## [Extracted data]
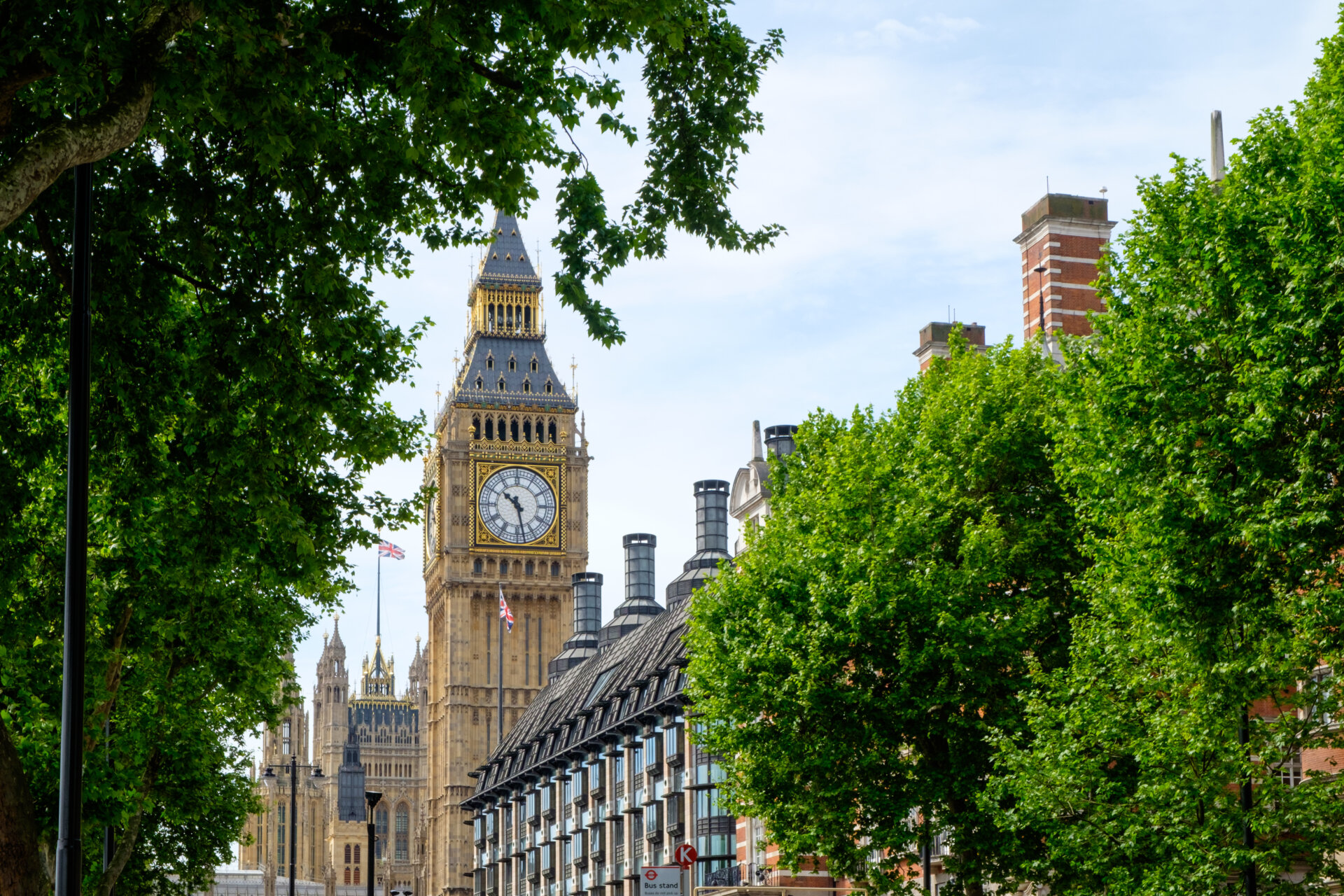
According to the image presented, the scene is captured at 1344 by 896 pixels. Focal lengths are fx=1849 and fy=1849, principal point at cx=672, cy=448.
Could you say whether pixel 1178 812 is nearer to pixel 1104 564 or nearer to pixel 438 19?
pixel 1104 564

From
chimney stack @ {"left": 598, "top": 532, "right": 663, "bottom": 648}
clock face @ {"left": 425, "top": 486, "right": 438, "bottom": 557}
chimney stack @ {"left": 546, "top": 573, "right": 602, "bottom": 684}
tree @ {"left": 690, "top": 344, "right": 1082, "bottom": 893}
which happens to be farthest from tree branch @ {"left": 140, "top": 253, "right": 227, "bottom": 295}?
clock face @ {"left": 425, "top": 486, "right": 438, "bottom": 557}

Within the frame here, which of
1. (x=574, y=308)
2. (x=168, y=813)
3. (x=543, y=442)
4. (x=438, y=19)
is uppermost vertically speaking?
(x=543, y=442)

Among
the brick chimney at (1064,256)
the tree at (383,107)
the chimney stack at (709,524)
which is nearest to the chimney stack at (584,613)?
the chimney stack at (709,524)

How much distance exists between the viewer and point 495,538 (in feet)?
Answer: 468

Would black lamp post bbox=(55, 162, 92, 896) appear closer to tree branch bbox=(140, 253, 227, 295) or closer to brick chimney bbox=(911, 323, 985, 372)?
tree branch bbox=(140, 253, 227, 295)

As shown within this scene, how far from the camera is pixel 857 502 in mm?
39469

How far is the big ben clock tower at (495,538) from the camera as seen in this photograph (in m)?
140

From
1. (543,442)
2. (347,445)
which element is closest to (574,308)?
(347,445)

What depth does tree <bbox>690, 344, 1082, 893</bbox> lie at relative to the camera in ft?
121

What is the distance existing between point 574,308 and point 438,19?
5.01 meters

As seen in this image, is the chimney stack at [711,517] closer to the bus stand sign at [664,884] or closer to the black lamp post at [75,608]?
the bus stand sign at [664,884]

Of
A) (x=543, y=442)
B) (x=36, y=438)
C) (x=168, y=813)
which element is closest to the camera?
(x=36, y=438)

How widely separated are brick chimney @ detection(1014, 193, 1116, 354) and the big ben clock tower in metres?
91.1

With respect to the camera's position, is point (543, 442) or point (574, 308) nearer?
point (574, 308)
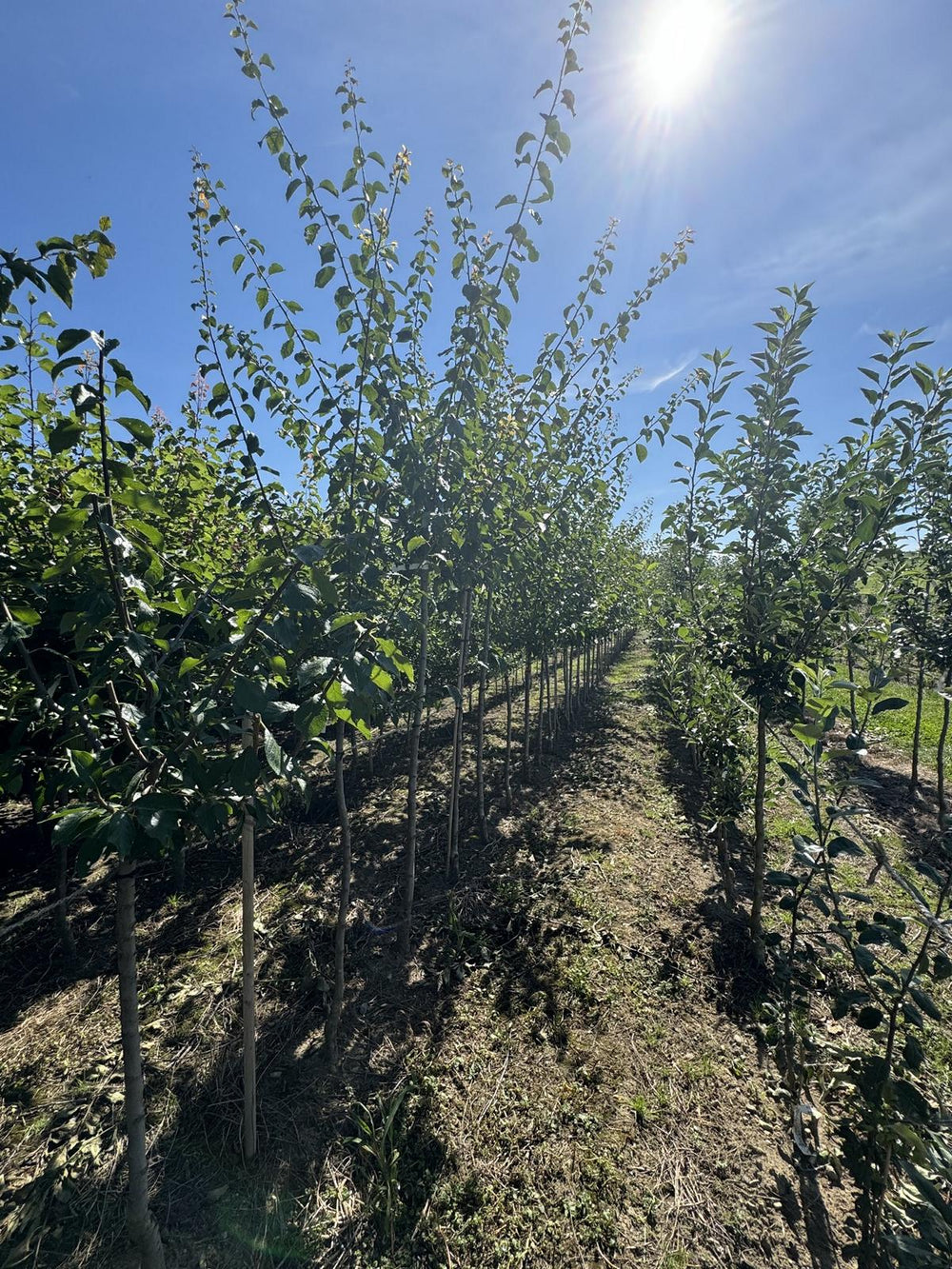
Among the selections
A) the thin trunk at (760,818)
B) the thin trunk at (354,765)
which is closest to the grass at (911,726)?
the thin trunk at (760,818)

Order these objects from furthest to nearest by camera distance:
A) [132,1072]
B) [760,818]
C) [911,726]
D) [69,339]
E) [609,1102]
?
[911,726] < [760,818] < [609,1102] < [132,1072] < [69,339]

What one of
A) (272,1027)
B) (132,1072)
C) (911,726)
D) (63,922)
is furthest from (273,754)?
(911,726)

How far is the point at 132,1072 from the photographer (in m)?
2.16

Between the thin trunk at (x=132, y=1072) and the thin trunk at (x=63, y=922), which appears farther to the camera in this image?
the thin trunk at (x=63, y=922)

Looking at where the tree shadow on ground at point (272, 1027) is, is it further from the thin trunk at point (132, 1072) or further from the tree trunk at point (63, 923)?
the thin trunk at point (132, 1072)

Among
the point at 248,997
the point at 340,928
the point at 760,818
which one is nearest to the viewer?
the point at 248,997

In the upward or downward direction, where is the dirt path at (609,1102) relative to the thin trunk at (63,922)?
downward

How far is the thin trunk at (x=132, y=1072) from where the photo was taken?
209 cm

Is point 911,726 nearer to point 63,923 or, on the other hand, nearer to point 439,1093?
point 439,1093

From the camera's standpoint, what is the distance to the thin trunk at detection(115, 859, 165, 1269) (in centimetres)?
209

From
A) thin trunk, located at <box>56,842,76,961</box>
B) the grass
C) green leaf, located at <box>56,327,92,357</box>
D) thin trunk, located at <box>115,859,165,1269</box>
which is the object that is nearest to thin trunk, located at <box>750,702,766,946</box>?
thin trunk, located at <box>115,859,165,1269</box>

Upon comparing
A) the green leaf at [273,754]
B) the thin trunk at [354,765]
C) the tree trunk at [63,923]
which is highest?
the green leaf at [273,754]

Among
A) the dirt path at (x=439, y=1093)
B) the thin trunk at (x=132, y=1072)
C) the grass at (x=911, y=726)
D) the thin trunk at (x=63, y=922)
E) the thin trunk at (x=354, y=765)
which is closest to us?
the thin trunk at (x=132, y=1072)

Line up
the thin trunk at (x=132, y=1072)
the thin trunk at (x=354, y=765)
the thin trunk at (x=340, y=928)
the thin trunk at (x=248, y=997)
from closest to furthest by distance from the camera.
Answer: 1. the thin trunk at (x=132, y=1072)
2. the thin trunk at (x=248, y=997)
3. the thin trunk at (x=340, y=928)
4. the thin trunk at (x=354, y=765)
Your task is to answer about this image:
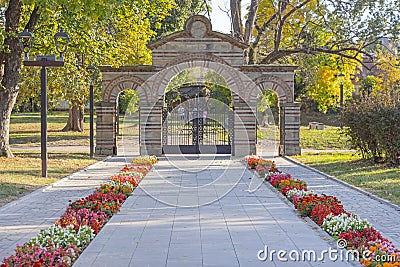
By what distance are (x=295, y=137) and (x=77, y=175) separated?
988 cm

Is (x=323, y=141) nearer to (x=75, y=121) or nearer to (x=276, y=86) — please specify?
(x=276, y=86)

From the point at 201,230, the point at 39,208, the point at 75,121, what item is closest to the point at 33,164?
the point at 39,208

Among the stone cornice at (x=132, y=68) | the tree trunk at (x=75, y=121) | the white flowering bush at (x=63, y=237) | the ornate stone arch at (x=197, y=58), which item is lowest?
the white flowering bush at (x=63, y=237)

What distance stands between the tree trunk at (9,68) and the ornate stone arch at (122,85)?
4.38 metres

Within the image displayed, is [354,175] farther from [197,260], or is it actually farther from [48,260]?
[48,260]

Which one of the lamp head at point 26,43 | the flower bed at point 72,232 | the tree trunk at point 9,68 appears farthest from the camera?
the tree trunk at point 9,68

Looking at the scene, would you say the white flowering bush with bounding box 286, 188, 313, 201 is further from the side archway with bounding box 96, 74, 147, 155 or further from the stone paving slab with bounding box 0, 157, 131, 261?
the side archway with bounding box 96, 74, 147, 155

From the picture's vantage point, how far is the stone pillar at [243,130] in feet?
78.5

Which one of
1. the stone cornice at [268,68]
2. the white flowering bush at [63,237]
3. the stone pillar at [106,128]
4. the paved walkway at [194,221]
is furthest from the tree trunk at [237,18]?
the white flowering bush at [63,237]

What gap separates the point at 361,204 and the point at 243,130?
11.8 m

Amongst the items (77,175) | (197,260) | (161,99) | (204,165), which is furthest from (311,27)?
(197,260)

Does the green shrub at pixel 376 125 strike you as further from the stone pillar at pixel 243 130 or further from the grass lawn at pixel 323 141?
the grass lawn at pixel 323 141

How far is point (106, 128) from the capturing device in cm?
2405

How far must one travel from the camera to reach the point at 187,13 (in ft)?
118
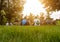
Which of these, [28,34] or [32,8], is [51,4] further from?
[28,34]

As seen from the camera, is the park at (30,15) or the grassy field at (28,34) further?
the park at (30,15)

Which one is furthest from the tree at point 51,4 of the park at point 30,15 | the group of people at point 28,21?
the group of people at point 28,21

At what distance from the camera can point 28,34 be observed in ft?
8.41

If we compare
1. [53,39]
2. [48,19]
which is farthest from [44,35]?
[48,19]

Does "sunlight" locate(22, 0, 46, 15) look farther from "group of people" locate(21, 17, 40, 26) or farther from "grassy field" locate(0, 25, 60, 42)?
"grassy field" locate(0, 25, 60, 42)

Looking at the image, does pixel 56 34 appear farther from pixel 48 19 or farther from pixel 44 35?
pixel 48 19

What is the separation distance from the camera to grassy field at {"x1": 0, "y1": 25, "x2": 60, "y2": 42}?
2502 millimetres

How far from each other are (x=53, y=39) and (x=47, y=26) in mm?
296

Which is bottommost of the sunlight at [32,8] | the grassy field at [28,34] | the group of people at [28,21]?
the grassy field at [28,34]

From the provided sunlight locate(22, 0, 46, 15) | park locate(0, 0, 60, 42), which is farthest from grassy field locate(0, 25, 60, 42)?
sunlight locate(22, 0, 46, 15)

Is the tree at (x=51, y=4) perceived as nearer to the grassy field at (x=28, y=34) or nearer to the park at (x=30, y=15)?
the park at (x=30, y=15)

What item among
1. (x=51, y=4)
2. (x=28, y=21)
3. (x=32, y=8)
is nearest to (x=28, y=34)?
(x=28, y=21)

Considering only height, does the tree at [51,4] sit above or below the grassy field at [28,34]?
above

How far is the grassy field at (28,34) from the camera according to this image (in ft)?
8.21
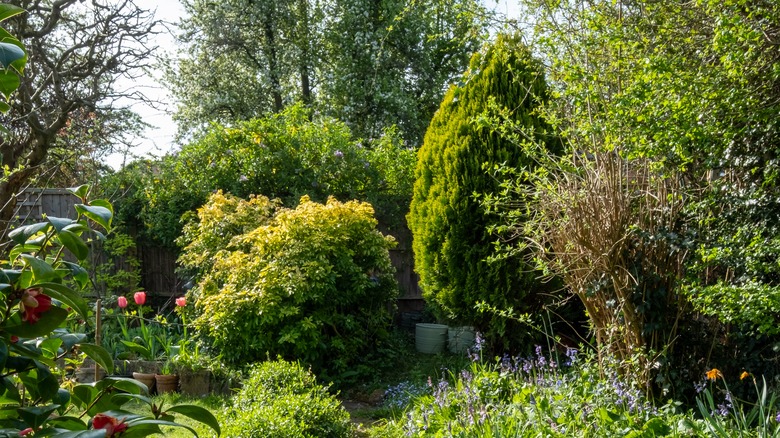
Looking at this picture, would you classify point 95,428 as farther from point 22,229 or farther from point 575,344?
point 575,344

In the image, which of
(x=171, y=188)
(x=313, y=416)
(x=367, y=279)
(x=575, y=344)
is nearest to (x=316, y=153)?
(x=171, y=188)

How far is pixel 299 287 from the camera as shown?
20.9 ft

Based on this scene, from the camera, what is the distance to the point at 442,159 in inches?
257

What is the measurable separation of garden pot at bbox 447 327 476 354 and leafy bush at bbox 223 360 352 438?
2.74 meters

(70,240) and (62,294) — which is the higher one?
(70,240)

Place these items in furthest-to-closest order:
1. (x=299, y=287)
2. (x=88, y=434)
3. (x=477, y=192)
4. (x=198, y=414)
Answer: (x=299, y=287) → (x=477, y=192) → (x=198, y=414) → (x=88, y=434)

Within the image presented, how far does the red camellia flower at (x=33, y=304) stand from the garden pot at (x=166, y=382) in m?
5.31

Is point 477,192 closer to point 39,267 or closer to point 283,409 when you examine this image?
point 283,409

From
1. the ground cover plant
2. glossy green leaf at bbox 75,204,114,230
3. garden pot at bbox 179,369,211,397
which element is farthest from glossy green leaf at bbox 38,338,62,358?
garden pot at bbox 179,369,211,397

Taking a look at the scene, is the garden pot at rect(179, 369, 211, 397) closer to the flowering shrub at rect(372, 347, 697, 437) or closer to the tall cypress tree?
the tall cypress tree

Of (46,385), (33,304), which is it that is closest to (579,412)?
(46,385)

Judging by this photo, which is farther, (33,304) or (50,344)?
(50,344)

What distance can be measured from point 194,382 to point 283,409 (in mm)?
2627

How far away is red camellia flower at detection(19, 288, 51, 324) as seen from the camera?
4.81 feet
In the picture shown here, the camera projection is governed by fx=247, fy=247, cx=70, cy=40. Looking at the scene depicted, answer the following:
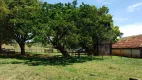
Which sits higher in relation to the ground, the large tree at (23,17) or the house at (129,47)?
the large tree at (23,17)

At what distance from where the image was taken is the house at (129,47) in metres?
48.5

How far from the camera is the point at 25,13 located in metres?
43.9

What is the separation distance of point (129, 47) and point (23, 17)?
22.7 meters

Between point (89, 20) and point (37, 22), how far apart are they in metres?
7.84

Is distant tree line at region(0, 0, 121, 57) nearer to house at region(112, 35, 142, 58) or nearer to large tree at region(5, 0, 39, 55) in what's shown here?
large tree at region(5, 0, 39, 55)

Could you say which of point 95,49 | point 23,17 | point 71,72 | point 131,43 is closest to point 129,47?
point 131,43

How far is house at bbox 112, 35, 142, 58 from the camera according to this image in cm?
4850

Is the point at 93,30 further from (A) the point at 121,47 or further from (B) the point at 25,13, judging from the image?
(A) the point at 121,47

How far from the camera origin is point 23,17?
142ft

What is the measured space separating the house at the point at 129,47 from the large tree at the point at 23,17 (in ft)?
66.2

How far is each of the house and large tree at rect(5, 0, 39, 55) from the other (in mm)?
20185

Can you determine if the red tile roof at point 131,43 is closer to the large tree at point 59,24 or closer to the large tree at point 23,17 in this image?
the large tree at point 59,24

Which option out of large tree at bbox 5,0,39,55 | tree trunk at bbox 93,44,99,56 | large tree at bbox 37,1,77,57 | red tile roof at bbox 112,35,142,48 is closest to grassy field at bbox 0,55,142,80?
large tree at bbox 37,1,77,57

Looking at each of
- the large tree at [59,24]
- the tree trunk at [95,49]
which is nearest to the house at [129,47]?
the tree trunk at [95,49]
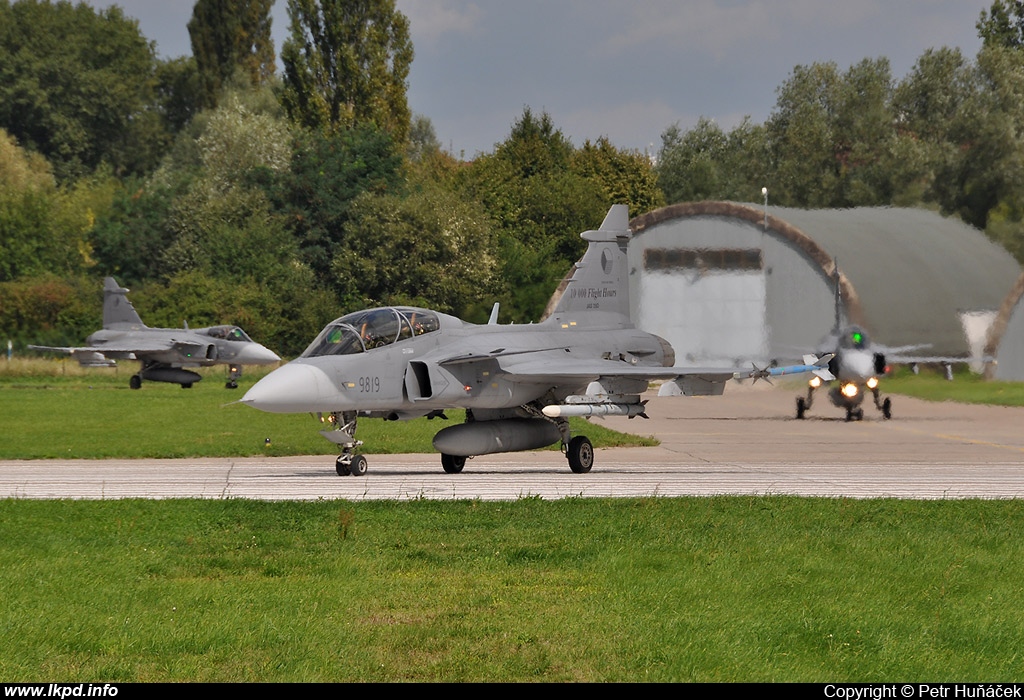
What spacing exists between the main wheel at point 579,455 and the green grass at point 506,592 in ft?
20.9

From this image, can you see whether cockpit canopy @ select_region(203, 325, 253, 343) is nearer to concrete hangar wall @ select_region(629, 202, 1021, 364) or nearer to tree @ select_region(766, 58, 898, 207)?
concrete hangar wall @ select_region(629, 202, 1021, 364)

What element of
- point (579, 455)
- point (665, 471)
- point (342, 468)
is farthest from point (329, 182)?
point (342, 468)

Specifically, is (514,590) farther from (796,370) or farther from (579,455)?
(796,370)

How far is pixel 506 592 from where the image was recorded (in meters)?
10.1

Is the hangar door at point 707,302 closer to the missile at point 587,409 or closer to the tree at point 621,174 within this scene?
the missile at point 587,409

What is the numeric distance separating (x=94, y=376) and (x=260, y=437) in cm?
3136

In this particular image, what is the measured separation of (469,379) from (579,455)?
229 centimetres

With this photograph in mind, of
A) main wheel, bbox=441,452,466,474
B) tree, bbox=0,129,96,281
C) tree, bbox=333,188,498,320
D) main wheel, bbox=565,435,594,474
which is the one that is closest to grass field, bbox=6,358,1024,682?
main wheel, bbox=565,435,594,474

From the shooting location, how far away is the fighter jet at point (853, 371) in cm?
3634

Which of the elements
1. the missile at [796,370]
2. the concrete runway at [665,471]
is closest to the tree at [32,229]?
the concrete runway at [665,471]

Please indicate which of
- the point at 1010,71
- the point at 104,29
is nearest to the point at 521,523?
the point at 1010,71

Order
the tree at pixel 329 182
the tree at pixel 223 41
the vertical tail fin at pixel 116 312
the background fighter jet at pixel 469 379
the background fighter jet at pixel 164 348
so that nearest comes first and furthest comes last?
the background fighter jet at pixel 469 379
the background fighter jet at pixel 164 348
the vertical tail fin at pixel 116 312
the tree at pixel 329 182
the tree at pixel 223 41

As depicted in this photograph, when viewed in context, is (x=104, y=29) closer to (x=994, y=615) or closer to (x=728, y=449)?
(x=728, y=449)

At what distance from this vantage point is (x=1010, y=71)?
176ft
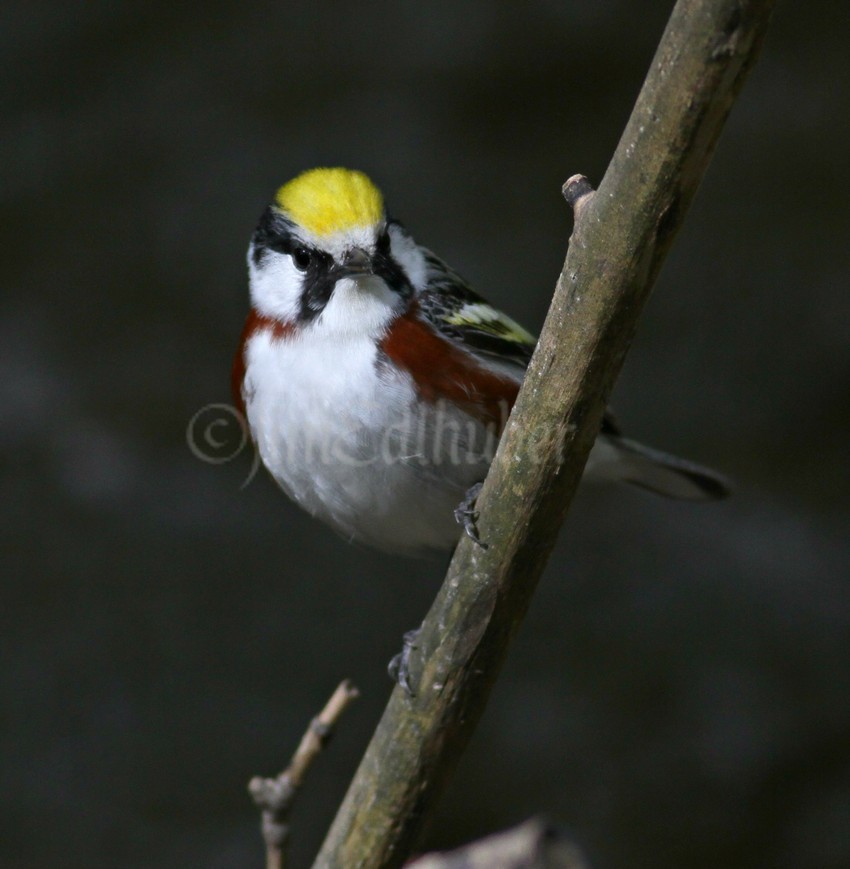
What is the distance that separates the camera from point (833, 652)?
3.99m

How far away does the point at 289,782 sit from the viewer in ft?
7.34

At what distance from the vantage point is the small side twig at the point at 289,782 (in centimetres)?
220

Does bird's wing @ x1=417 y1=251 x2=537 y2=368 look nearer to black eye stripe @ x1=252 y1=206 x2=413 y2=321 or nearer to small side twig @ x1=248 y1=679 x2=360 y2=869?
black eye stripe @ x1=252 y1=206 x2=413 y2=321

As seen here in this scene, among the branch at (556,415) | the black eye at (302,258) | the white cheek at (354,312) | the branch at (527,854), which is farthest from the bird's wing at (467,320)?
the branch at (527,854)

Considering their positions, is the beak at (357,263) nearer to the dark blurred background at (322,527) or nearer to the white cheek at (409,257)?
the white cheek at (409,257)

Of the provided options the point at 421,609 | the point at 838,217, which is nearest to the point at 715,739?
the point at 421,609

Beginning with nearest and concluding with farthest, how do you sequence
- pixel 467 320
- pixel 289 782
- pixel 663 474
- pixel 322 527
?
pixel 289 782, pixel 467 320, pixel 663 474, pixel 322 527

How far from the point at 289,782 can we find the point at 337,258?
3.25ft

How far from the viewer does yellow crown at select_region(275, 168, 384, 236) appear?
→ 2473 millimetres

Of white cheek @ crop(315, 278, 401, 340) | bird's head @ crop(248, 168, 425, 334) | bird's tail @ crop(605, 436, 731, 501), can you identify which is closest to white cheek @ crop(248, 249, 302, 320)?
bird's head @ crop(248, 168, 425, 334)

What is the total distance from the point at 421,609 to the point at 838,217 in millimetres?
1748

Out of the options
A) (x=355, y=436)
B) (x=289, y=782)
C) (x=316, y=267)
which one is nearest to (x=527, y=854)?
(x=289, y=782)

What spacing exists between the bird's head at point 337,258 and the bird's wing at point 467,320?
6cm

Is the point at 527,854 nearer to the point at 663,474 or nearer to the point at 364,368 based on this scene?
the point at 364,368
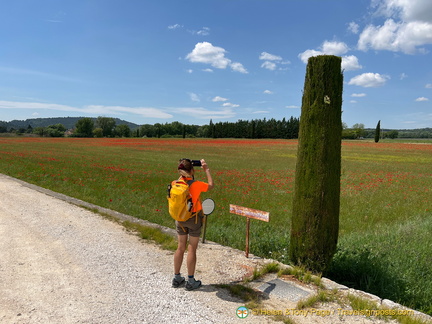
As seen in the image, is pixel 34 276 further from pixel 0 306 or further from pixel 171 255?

## [Prompt]
Skip all pictures. Write out only the lines from the one containing "Considering their positions, is" to the end of the listing above, inclusive, exactly as given.

## [Result of this task]
Considering their positions, is the beak at (357,263) nearer to the dark blurred background at (322,527) or nearer to the white cheek at (409,257)?
the white cheek at (409,257)

Of the provided options the point at 421,609 | the point at 838,217, which is nearest to the point at 715,739?
the point at 421,609

Beginning with nearest and concluding with farthest, how do you sequence
- pixel 467 320
- pixel 289 782
- pixel 663 474
- pixel 322 527
?
pixel 289 782, pixel 467 320, pixel 663 474, pixel 322 527

How far from the point at 289,782 can we find the point at 337,258?
3.25ft

How far from the viewer does yellow crown at select_region(275, 168, 384, 236) appear?
→ 2473 millimetres

Of white cheek @ crop(315, 278, 401, 340) | bird's head @ crop(248, 168, 425, 334) | bird's tail @ crop(605, 436, 731, 501), can you identify which is closest to white cheek @ crop(248, 249, 302, 320)?
bird's head @ crop(248, 168, 425, 334)

What is the total distance from the point at 421,609 to the point at 838,217 in millimetres?
1748

Out of the options
A) (x=355, y=436)
B) (x=289, y=782)
C) (x=316, y=267)
which one is nearest to (x=527, y=854)?
(x=289, y=782)

What spacing exists between the bird's head at point 337,258 and the bird's wing at point 467,320?
6cm

Is the point at 527,854 nearer to the point at 663,474 or nearer to the point at 364,368 based on this scene?
the point at 364,368
As seen in the image, is pixel 34 276 further from pixel 0 306 or further from pixel 171 255?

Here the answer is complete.